__YOUR INSTRUCTIONS__: Lines before the one containing "Which one is nearest" are excluded. Repeat that line and every line after it, exactly.

__DATA SUPPLIED__:
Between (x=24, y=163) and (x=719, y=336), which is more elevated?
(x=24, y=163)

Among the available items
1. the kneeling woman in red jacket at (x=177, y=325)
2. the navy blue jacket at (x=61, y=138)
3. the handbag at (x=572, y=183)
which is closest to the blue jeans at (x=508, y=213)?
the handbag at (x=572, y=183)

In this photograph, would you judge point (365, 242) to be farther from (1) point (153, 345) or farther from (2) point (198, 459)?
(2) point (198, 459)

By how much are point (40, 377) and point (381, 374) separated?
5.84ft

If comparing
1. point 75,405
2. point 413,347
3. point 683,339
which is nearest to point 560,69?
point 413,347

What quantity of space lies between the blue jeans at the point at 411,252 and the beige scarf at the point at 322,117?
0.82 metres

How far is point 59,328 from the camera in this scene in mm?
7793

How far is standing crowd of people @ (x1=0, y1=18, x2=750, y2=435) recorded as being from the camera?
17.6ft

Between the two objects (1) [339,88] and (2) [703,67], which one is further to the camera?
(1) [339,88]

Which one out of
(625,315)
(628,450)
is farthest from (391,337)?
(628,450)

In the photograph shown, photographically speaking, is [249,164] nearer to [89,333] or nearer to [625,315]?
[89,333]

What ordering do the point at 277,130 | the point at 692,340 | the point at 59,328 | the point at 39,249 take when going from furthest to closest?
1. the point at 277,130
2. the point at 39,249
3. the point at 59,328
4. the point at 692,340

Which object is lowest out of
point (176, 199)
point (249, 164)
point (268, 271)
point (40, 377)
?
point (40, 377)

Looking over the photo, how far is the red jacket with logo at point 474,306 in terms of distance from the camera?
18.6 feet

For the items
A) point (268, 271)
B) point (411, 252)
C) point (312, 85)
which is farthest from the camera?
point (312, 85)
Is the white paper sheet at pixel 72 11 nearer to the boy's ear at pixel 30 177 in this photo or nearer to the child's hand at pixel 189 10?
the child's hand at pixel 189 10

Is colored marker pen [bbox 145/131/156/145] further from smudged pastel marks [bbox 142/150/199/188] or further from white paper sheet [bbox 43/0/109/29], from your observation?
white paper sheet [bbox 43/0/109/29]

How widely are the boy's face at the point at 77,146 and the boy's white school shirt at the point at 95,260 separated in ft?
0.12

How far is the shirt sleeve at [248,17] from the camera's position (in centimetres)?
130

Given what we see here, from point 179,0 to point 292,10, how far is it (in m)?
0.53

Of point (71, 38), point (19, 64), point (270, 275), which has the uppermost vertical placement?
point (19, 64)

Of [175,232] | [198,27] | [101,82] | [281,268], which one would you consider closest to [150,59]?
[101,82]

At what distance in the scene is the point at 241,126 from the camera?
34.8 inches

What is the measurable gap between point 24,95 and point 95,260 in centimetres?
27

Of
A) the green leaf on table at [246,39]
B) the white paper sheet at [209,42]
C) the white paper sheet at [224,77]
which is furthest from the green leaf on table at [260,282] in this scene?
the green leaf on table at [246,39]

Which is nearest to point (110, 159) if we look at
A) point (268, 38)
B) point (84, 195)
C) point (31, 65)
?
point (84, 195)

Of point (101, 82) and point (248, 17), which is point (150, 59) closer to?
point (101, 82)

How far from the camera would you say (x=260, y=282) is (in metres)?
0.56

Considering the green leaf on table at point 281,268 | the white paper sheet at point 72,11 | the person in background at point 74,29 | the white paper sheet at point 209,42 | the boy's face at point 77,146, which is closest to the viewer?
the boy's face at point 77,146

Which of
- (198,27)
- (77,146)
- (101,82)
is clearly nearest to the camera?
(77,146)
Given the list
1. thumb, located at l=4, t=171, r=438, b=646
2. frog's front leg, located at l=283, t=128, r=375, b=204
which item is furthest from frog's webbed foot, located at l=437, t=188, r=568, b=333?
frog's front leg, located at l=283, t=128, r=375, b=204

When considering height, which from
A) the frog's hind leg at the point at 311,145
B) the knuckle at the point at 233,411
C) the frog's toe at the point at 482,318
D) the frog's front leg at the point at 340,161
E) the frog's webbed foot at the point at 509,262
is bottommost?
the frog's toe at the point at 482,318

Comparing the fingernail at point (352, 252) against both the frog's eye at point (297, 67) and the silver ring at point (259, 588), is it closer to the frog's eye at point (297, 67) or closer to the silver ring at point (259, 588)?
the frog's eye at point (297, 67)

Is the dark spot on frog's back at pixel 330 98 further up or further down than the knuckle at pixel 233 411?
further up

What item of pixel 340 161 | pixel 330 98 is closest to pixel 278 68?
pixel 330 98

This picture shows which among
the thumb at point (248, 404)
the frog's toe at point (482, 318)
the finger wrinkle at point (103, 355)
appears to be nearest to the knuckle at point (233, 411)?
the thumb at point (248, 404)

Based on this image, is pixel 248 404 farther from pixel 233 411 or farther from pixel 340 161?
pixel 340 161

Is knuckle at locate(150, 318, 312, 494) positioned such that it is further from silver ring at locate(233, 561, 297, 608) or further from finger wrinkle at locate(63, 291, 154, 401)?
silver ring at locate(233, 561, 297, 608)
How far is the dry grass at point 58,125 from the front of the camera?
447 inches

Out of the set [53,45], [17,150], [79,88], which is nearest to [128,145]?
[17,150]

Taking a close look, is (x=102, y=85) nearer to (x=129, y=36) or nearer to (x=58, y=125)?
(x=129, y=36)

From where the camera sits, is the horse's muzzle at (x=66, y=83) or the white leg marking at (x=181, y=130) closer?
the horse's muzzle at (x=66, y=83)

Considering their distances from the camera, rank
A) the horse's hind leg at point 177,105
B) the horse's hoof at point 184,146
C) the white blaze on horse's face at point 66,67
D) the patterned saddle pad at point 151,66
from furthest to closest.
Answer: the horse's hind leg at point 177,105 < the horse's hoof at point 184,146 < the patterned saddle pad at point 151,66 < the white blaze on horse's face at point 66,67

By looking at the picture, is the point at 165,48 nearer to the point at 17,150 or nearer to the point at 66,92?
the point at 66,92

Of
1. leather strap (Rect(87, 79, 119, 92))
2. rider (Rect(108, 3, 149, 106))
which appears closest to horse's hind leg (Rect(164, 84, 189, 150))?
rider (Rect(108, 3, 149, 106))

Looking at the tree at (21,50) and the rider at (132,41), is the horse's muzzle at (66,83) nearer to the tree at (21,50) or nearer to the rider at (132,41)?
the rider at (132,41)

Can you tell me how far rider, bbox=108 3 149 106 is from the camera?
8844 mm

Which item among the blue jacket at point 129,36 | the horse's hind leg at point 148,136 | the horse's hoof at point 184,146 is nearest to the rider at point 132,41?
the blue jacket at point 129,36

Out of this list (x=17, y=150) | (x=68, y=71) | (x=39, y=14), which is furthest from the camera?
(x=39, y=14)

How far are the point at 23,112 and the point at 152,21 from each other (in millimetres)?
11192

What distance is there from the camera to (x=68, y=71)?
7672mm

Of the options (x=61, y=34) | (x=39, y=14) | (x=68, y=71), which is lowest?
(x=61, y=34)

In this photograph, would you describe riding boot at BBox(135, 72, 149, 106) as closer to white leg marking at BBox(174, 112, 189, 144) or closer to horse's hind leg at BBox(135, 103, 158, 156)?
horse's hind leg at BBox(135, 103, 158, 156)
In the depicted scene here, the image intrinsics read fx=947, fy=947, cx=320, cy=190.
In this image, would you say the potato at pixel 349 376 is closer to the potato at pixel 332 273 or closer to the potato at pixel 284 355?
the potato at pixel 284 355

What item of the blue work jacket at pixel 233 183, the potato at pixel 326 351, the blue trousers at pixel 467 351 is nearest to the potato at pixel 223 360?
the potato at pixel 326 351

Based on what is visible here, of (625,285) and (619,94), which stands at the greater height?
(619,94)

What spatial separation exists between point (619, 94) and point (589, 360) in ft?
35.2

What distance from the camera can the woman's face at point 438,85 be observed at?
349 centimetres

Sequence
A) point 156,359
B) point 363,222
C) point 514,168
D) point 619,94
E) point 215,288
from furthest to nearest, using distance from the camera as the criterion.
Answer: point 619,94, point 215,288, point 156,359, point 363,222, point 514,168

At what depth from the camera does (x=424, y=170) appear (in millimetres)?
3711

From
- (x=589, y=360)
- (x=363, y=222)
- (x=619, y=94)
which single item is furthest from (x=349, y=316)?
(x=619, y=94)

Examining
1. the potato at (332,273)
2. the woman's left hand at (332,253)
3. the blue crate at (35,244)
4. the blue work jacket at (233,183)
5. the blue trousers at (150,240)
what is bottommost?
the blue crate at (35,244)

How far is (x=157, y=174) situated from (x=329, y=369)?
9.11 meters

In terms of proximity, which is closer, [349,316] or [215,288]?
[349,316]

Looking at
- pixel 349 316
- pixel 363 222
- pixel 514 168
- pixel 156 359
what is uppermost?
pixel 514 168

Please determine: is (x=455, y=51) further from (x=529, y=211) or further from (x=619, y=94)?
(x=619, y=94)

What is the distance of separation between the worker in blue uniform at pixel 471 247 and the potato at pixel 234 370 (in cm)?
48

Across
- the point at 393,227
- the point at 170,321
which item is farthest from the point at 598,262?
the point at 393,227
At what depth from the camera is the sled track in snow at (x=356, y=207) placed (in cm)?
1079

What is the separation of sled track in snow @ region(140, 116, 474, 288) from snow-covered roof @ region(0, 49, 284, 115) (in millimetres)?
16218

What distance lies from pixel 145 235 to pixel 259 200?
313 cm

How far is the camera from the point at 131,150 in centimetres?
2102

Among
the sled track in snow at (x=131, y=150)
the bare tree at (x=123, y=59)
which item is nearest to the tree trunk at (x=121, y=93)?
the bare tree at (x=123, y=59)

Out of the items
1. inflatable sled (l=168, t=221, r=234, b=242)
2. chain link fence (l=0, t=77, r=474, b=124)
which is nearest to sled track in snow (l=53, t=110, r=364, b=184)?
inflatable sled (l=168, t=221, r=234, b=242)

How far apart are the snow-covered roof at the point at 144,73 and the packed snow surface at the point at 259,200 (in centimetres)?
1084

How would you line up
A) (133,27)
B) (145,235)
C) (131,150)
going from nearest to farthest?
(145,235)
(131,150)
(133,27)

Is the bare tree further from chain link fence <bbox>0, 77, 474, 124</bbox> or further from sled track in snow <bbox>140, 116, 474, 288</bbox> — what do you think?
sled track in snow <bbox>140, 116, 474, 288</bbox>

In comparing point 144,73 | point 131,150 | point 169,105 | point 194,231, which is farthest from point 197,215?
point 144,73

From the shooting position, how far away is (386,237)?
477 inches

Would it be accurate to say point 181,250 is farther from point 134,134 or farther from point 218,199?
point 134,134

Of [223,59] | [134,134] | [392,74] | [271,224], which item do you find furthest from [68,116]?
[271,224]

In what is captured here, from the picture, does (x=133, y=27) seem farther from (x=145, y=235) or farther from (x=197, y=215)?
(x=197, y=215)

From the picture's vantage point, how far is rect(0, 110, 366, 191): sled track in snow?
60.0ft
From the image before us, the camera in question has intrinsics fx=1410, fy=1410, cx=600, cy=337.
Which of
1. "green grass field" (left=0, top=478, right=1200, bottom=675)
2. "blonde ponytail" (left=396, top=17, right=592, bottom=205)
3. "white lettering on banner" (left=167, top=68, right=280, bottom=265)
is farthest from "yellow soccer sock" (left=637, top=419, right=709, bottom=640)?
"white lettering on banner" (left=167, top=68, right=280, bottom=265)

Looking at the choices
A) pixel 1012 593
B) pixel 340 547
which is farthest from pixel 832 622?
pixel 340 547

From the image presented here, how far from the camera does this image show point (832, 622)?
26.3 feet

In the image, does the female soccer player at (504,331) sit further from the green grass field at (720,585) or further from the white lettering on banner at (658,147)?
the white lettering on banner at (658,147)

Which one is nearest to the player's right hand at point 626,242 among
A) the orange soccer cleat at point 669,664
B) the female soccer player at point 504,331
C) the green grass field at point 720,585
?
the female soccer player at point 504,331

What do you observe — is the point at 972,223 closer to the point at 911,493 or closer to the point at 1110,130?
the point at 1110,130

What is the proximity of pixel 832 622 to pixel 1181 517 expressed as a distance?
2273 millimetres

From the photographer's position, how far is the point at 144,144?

__SOLUTION TO THIS TASK__:
Which one is nearest to the player's right hand at point 626,242 among
A) the orange soccer cleat at point 669,664
B) the female soccer player at point 504,331
C) the green grass field at point 720,585
?
the female soccer player at point 504,331

What do you observe — is the point at 972,223 closer to the point at 911,493 or closer to the point at 1110,130?
the point at 1110,130

What is the proximity of pixel 832 622 to pixel 1181 517 expressed as a distance?
2273 millimetres

From the photographer's position, how far is the point at 144,144?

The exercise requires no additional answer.